Eco Del Cinema

Il paradiso degli orchi – Recensione

Tratto da “Il paradiso degli orchi” di Daniel Pennac, la pellicola di Nicolas Bary mescola con perizia il giallo ai toni della fiaba

(Au bonheur des ogres) Regia: Nicolas Bary – Cast: Bérénice Bejo, Emir Kusturica, Ludovic Berthillot, Raphaël Personnaz, Dean Constantin Gaigani – Genere: Drammatico, colore, 90 minuti – Produzione: Francia, 2013 – Distribuzione: Koch Media – Data di uscita: 14 novembre 2013.

paradisoorchiIl regista Nicolas Bary si affida a un’opera letteraria d’eccezione per dare vita alla pellicola “Il paradiso degli orchi”, ovvero il primo omonimo libro di Daniel Pennac sul personaggio del signor  Malaussène. Confrontarsi con uno scrittore così famoso e con un ciclo talmente riuscito, poteva rappresentare una sfida ardua per il regista francese, che riesce però a far sua la storia e a rendere, sul grande schermo, la leggerezza e la fantasia propri dello stile di Pennac.

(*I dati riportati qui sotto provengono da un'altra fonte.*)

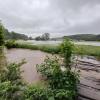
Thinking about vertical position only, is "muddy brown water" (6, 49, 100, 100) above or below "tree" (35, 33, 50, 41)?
below

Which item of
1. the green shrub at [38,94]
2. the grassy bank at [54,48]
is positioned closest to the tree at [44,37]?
the grassy bank at [54,48]

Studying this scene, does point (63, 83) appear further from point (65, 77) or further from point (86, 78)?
point (86, 78)

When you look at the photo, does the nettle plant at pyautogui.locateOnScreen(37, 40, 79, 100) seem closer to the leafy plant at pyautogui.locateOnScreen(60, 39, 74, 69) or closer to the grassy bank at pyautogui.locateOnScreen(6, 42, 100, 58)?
the leafy plant at pyautogui.locateOnScreen(60, 39, 74, 69)

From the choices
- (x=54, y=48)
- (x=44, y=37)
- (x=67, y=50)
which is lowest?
(x=54, y=48)

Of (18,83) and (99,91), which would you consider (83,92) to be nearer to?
(99,91)

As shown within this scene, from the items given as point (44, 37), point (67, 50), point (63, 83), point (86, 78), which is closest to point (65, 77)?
point (63, 83)

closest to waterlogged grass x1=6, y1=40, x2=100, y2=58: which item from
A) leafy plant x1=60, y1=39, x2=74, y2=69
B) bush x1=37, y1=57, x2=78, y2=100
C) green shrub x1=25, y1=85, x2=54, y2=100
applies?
leafy plant x1=60, y1=39, x2=74, y2=69

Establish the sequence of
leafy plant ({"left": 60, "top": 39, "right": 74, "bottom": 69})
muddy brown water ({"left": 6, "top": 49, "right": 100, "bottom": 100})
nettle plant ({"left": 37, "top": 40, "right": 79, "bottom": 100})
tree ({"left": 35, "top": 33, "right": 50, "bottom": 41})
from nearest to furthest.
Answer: nettle plant ({"left": 37, "top": 40, "right": 79, "bottom": 100}) → muddy brown water ({"left": 6, "top": 49, "right": 100, "bottom": 100}) → leafy plant ({"left": 60, "top": 39, "right": 74, "bottom": 69}) → tree ({"left": 35, "top": 33, "right": 50, "bottom": 41})

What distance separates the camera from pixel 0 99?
3.38 meters

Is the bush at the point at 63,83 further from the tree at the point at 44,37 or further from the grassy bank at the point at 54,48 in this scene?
the tree at the point at 44,37

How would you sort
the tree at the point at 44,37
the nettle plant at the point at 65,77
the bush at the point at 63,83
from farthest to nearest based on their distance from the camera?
1. the tree at the point at 44,37
2. the nettle plant at the point at 65,77
3. the bush at the point at 63,83

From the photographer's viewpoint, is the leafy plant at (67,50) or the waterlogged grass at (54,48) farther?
the waterlogged grass at (54,48)

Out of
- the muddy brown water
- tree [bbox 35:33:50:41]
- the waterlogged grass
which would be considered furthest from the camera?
tree [bbox 35:33:50:41]

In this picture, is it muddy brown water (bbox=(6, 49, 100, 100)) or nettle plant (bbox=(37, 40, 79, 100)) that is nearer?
nettle plant (bbox=(37, 40, 79, 100))
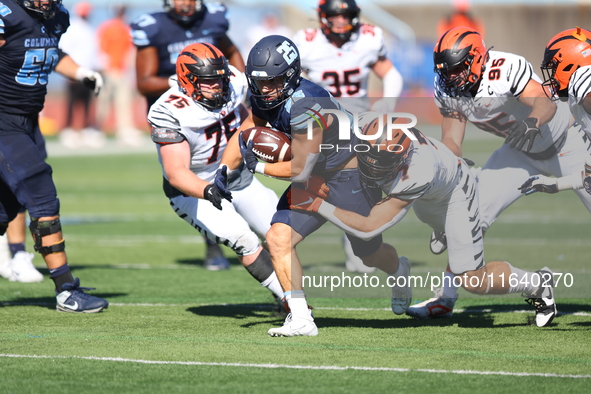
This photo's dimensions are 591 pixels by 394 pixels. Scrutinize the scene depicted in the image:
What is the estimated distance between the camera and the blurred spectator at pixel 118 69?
19.0m

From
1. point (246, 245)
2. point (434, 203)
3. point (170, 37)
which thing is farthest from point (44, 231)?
point (170, 37)

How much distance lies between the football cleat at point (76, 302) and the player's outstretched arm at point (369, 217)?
66.4 inches

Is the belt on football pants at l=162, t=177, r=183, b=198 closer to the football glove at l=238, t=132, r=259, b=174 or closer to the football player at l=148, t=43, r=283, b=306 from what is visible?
the football player at l=148, t=43, r=283, b=306

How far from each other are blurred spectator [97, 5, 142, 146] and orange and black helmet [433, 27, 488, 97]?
46.8 ft

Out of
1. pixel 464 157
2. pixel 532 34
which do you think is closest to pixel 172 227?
pixel 464 157

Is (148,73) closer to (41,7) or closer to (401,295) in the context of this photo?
(41,7)

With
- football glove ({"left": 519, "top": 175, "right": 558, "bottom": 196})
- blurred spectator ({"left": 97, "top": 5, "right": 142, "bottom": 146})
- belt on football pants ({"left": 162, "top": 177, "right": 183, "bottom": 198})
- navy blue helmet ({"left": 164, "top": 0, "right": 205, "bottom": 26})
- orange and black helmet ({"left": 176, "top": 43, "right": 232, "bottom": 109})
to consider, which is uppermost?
orange and black helmet ({"left": 176, "top": 43, "right": 232, "bottom": 109})

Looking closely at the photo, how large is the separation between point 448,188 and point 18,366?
2.42 meters

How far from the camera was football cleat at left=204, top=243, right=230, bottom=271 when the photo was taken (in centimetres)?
777

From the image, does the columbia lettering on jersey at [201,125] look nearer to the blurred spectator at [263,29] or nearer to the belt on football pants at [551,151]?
the belt on football pants at [551,151]

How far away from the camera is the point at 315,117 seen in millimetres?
4926

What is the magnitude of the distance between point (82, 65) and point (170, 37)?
905 centimetres

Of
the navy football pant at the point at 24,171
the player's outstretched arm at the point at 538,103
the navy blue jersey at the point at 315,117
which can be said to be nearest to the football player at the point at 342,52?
the player's outstretched arm at the point at 538,103

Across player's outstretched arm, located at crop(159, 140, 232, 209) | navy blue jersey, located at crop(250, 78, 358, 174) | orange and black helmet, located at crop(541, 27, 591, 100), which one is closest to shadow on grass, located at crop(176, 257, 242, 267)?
player's outstretched arm, located at crop(159, 140, 232, 209)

Benjamin Malaussène ha una famiglia numerosa: un fratellino piccolo con problemi di udito, uno un po’ indisciplinato, amante degli esplosivi, una sorella che legge le carte e un’altra molto protettiva, in dolce attesa. Per badare a questo inconsueto e buffo nucleo familiare, Benjamin è capro espiatorio di professione al centro commerciale “Au bonheur des parisien”: ogni volta che qualcuno riporta indietro un oggetto difettoso, l’Ufficio Reclami lo manda a chiamare per subire una sfuriata e impietosire il cliente, così da non fargli sporgere denuncia. Il lavoro prosegue tra lavate di capo e isterismi, finché una serie di misteriosi incidenti lo vedranno, suo malgrado, coinvolto e lo spingeranno ad indagare.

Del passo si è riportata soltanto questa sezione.